0838 GMT April 22, 2019
Speaking at the W20, a conference of 20 female leaders from the G20 group of major economies in the Turkish capital, Ankara, on Sunday, Prime Minister Ahmet Davutoglu censured the permanent members of the UNSC over their failure to find a solution to deal with the current refugee crisis and to end the militancy in Iraq and Syria.
Davutoglu referred to the death of three-year-old Syrian boy Aylan Kurdi, who drowned off the Turkish coast along with 13 other Syrian refugees on September 2 and said, “Who is responsible?” adding that Syrian asylum seekers are being mistreated in Europe just because the UNSC cannot take appropriate decisions in time.
“Five permanent members of the UN Security Council decide everything... But they don’t pay the price for what is happening in Syria and Iraq. We pay that price as a neighbor of Syria,” Davutoglu claimed.
Davutoglu’s remarks come even as Ankara is under fire for not doing enough to halt the advance of Daesh (ISIL) terrorists as well as for its perceived reluctance to crack down on the militants using its territory to travel into Syria.
According to a report by Turkish newspaper Today's Zaman, published on August, 12, Turkey’s intelligence agency, the National Intelligence Organization (MİT), delivered foreign militants over the Turkish border into Syria to fight in the ranks of Daesh.
Back in June, the daily accused MİT of helping Daesh elements cross into Syria based on a footage obtained by the Turkish daily, Cumhuriyet.

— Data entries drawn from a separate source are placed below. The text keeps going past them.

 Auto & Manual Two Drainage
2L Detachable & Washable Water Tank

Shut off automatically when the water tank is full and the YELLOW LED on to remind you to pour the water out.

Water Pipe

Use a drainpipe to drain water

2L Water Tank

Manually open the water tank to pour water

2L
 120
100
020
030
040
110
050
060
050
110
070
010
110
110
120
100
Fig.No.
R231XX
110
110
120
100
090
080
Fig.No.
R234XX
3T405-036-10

The video showed bus drivers admitting that they had transferred “heavily bearded people, who looked scruffy” to the border at the order of MİT.

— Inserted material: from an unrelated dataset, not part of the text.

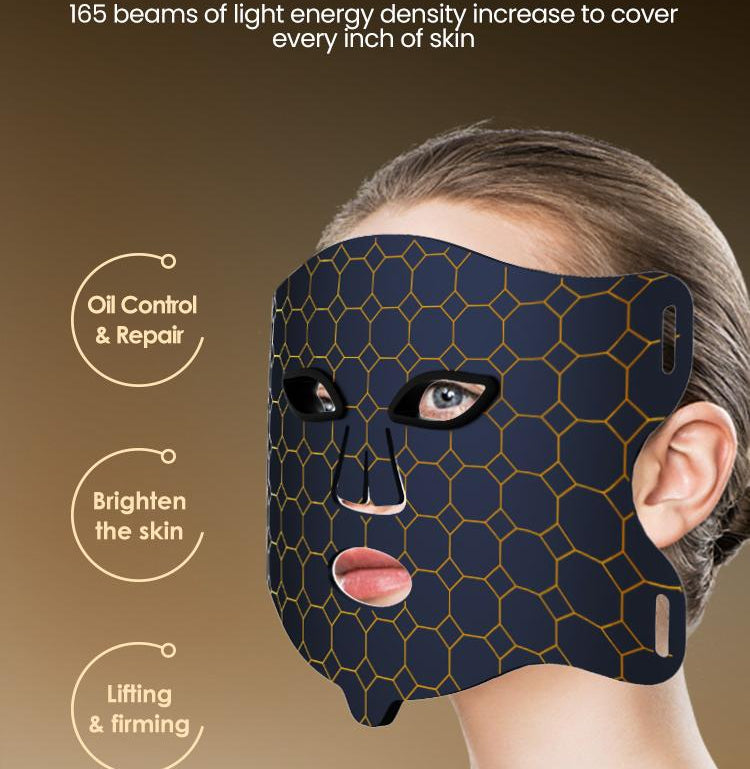 165 beams of light energy density increase to cover every inch of skin

Oil Control & Repair

Brighten the skin

Lifting & firming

In recent years, thousands of Middle Eastern people mainly from Syria, who have been displaced due to war and militancy in their homeland, have struggled to reach European countries.
The UN says the militancy in Syria has internally displaced more than 7.6 million people, and compelled over four million others to take refuge in neighboring countries, including Jordan and Lebanon, since it started back in 2011.
Terrorist groups, particularly Daesh, have captured parts of Syria and Iraq and committed horrific crimes against all ethnic and religious communities in the two countries.
The Syrian government has many times called on Turkey to stop supporting terror groups like Daesh saying the militants are enjoying Ankara's help both militarily and financially.